I learned 5 important lessons in this process.

  1. There are more people on the same page than you might think. We had participants ranging from big tech and well-known open source foundations to small project community members, activists, and academics. We were able to move quickly and with consensus up until the point where we got intractably stuck.
  2. Our technology is heavily intertwined with our ideas about organization structure. Coming from an IT background, I’ve always known that arguments about tech are rarely actually about tech — they’re almost always about human things: strategy, power, accountability, imagination, emotions. Early on, the openness struggle seemed to be in part about tooling — in particular the tech stack provided by IEEE versus what participants expected to use. Even once it was clear that this was a roadblock not a pothole, even though we knew it wasn’t really about the tech, the gaps between the tech stack and our aspirations were too wide to ignore. It was striking how much platform affordances shape and make invisible our beliefs and assumptions about access and process. E.g., if a password is required to see documents in a shared store, and the policy requires the shared store to be used exclusively, the policy de facto requires password access to view the document, even if the policy does not directly say so — and so on.

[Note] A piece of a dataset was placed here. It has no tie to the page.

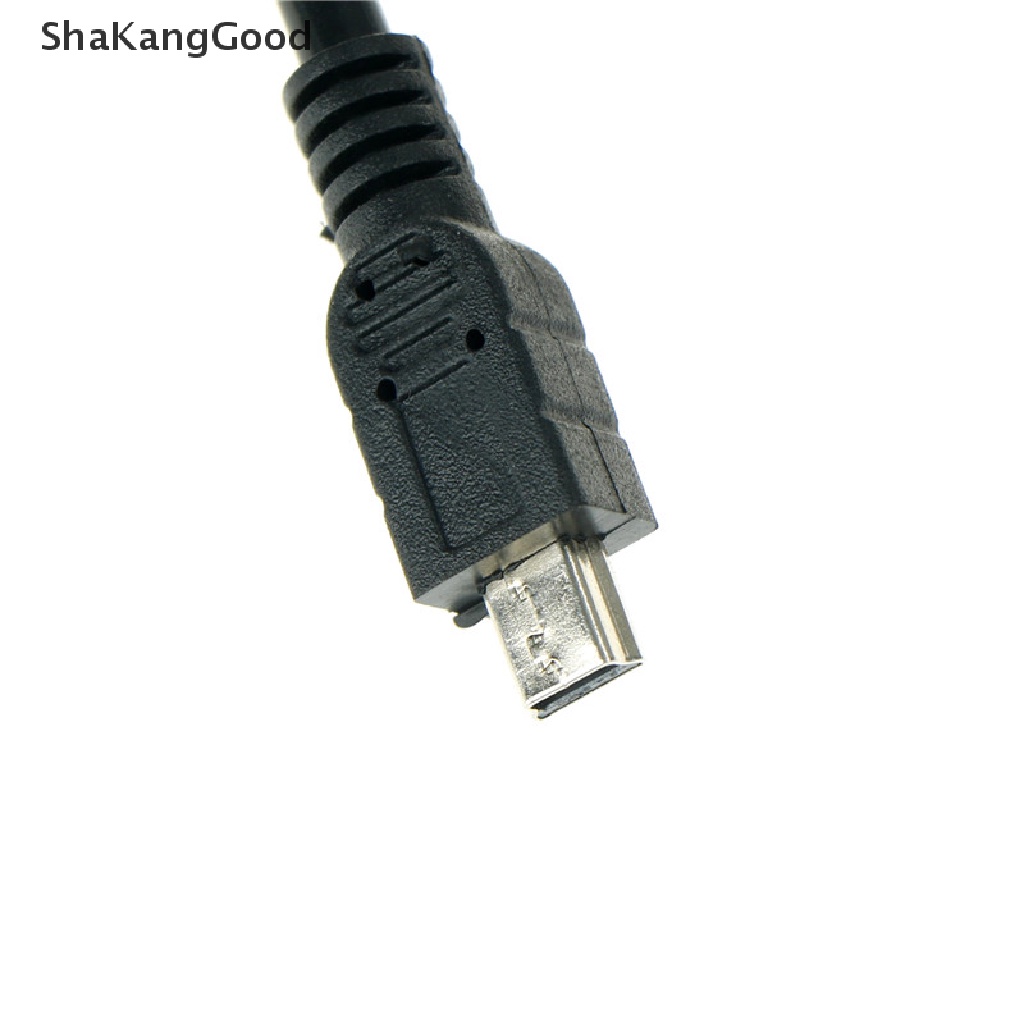 Skid Kabel Data Sync USB 1.5m Untuk Canon EOS 7D 60D 1200D 700D 650D 600D 100D D30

  3. Our ideas about reasonable work processes are heavily influenced by the ideals of open source and free software. Although every now and then someone would remind us that this was “a standards process, not a software project,” the ideals and perspectives embodied in free software — particularly in commons-based peer production — drove our vision of what a standards process for a peer production context should look like. The lack of conformance to those goals and that ethos made the project unviable.
  4. It’s possible to end things cleanly. I’ve never been part of a group that voted to dissolve itself, and it was a little bit refreshing to see this clarity emerge, and for people to stick with the project through to the actual end — at least in comparison to the alternative of bumping along, gradually declining in engagement, wasting folks’ time, and unable to progress. In the end, we had consensus to request to be disbanded, and the request was accepted.

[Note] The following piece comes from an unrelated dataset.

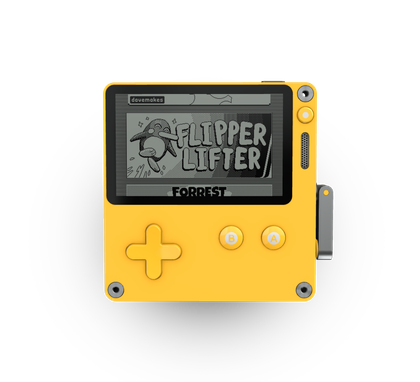 Panic Playdate Review: Still a Fun Gaming Device Two Years Later Panic Playdate Review: Still a Fun Gaming Device Two Years Later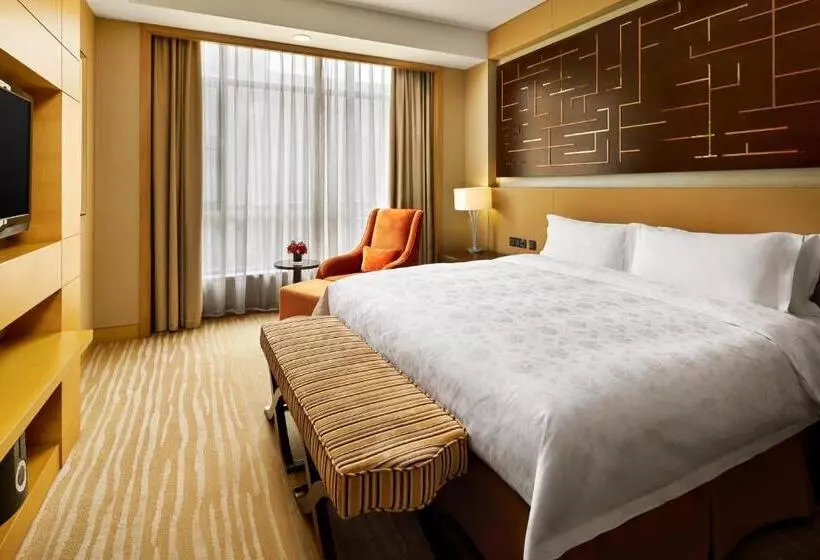 Отель Crowne Plaza Ordos By Ihg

  5. Institutional convening power is significant but limited. I was drawn to the project because it was under the IEEE umbrella — and the IEEE is one of the academic societies where I’ve found a home. The prestige, neutral reputation, and strong track record of the institution brought us together in a way that I don’t think any of our affiliated organizations could have. But once we were gathered, it was clear that the institution that drew us together was not one where a project of this kind could be successful. When institutions make use of their power to convene diverse stakeholders around a novel goal, they should do so only having first conducted a concrete analysis to indicate whether the specific details of the structure they offer will support success.